Given problem:
Please rewrite the material between the lines holding "As made clear" and "7.75 meters", inclusive, switching "knee" to "shin" and leaving everything else unchanged.

-- BEGIN Data section --

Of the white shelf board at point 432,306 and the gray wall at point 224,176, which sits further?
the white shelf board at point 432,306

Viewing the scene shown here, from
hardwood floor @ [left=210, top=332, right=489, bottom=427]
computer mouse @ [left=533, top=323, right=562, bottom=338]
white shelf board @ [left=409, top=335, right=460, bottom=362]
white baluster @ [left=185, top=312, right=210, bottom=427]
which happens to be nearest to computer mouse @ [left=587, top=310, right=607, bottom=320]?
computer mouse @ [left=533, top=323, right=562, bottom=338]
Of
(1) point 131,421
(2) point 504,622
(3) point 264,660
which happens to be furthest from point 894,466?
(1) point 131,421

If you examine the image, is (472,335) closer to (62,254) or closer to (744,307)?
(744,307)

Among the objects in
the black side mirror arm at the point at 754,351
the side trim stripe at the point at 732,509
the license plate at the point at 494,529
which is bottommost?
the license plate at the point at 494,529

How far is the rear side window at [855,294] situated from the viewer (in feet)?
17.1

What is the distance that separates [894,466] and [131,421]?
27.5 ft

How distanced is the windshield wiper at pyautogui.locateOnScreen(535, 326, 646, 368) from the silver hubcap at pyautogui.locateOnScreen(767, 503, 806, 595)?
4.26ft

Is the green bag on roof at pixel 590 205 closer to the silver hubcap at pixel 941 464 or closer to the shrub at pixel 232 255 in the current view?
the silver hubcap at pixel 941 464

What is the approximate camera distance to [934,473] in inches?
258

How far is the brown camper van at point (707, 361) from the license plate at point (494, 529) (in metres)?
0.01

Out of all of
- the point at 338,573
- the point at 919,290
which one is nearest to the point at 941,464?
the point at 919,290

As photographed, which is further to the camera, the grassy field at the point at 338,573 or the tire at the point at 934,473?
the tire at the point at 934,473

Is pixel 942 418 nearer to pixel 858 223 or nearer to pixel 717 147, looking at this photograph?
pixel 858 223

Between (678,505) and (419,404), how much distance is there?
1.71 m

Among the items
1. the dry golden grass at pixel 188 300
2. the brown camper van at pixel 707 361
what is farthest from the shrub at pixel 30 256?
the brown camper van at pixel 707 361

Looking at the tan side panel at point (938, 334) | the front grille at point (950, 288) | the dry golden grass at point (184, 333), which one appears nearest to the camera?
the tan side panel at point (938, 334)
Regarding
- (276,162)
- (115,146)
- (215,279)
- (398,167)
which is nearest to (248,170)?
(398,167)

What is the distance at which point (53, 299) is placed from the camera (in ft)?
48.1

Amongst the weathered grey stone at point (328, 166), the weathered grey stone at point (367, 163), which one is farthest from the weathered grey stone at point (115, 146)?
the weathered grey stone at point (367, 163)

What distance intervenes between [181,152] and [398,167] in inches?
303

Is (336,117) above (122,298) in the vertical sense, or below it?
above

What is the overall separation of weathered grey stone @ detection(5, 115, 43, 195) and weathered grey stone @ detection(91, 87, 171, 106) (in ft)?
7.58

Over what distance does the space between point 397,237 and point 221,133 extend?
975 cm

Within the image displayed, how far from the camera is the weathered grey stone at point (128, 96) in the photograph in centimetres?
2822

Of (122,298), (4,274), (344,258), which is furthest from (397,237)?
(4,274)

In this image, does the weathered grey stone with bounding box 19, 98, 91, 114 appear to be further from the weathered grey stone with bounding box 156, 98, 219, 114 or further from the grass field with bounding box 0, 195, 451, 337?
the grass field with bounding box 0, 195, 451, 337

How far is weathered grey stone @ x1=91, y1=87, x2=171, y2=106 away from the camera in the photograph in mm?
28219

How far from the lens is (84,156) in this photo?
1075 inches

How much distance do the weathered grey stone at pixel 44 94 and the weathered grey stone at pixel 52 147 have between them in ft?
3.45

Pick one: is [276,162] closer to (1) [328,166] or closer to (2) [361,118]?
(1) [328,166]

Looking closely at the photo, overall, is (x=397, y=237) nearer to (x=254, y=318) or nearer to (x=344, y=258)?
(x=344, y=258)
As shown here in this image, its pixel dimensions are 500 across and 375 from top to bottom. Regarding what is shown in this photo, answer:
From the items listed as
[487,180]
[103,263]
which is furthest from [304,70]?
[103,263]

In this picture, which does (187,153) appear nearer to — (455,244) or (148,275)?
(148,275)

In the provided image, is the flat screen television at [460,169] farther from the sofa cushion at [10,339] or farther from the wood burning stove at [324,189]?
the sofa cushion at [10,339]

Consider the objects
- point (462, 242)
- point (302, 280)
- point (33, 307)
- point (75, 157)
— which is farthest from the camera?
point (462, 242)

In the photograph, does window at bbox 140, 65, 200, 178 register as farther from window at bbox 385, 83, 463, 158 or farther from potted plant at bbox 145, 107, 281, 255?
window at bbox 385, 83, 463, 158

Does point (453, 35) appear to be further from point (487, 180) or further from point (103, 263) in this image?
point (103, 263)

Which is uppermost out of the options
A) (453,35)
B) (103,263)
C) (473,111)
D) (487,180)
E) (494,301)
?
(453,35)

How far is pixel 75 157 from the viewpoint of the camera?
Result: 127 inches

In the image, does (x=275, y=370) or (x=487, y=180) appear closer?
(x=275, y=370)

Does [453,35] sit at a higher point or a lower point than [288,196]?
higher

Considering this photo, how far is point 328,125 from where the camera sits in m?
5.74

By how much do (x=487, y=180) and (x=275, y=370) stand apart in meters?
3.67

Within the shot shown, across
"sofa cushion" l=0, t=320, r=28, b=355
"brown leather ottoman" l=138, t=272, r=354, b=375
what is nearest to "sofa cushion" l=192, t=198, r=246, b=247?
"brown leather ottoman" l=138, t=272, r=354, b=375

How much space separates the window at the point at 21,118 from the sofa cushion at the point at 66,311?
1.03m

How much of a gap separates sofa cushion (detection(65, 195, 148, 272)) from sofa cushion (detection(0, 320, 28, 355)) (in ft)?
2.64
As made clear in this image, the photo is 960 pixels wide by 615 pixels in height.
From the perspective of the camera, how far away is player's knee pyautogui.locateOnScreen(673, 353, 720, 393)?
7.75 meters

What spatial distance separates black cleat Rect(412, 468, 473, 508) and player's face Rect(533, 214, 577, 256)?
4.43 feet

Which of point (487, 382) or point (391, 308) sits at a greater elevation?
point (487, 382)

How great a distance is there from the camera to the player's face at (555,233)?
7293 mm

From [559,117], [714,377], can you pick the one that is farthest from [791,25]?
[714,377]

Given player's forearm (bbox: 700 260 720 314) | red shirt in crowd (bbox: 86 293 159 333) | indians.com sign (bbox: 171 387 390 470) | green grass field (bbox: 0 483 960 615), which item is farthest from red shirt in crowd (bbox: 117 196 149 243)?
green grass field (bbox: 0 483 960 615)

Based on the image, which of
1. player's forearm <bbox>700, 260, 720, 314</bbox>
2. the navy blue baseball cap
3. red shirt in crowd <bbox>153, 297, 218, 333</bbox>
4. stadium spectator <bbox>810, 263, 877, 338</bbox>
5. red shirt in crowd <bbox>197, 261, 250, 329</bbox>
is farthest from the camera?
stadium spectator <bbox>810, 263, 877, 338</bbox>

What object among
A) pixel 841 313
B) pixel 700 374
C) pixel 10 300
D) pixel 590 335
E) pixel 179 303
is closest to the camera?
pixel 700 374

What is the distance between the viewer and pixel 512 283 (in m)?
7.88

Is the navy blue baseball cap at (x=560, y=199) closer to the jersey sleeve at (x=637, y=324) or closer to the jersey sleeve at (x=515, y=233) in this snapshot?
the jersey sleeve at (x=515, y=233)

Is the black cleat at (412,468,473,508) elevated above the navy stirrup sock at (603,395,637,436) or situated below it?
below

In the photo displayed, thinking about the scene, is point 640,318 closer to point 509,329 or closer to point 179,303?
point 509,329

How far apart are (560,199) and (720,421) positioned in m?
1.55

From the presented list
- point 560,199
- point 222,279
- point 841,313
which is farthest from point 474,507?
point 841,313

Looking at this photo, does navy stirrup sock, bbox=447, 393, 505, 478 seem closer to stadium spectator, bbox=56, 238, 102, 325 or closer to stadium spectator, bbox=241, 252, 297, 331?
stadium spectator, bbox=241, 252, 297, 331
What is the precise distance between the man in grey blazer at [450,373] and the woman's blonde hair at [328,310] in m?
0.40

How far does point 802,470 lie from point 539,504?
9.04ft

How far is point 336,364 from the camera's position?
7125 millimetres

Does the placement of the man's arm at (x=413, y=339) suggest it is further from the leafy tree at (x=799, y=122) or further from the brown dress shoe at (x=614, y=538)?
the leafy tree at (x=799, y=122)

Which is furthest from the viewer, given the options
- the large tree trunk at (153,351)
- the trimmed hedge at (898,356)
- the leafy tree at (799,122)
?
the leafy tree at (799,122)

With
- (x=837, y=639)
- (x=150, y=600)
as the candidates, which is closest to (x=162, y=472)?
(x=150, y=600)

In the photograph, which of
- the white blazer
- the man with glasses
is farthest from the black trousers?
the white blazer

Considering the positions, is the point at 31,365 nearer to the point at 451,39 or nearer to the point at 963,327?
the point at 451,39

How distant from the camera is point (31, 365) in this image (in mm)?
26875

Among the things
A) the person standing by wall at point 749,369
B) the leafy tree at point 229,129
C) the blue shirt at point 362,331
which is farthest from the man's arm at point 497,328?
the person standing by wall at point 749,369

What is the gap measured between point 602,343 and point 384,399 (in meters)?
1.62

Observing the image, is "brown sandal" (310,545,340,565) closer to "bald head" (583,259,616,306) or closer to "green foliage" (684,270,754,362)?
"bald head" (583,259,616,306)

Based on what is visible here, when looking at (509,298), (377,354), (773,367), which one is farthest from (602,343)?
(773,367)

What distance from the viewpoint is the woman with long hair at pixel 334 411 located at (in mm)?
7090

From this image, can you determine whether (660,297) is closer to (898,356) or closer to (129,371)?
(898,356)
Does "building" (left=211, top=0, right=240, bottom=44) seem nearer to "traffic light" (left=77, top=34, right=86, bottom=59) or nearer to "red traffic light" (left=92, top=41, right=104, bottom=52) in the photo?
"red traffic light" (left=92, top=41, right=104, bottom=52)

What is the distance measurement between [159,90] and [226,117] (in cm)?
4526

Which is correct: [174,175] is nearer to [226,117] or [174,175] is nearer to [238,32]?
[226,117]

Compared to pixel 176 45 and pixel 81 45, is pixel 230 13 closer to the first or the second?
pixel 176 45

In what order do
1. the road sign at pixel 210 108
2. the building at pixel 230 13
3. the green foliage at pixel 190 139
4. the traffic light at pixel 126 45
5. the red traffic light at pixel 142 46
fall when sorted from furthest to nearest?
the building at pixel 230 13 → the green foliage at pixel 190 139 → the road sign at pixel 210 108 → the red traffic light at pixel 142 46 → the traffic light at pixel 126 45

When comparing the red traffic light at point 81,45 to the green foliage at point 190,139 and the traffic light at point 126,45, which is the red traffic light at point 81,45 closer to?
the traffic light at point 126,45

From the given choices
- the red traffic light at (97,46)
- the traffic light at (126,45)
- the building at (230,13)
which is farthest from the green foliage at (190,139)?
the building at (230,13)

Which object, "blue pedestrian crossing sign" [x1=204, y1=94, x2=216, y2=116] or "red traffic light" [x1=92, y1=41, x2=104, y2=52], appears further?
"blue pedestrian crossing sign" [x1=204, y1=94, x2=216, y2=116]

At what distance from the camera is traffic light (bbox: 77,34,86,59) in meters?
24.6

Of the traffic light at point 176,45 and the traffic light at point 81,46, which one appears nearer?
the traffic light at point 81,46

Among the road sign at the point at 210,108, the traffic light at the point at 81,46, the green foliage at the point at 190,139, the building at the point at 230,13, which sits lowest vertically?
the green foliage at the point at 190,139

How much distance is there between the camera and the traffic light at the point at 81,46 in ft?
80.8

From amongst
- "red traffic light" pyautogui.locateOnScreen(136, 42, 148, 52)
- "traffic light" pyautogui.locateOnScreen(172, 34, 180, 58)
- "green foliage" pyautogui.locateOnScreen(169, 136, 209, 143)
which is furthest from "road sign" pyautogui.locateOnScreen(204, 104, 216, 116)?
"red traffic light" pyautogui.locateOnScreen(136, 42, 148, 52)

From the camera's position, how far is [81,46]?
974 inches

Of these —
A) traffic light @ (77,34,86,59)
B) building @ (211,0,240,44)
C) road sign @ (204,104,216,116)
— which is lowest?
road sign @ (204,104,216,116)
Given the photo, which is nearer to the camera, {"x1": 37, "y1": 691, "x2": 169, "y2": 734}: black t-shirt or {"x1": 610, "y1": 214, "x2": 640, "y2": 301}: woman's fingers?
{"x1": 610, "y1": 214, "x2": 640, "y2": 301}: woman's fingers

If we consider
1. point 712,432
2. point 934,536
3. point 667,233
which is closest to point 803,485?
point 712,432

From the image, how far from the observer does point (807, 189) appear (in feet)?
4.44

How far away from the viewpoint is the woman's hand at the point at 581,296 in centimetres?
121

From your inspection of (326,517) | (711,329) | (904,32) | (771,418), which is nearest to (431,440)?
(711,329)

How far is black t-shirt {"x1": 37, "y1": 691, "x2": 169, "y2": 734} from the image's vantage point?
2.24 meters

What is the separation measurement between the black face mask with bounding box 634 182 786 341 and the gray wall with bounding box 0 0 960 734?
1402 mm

-- END Data section --

Finished answer:
As made clear in this image, the photo is 960 pixels wide by 615 pixels in height.
From the perspective of the camera, how far away is player's shin pyautogui.locateOnScreen(673, 353, 720, 393)?
7.75 meters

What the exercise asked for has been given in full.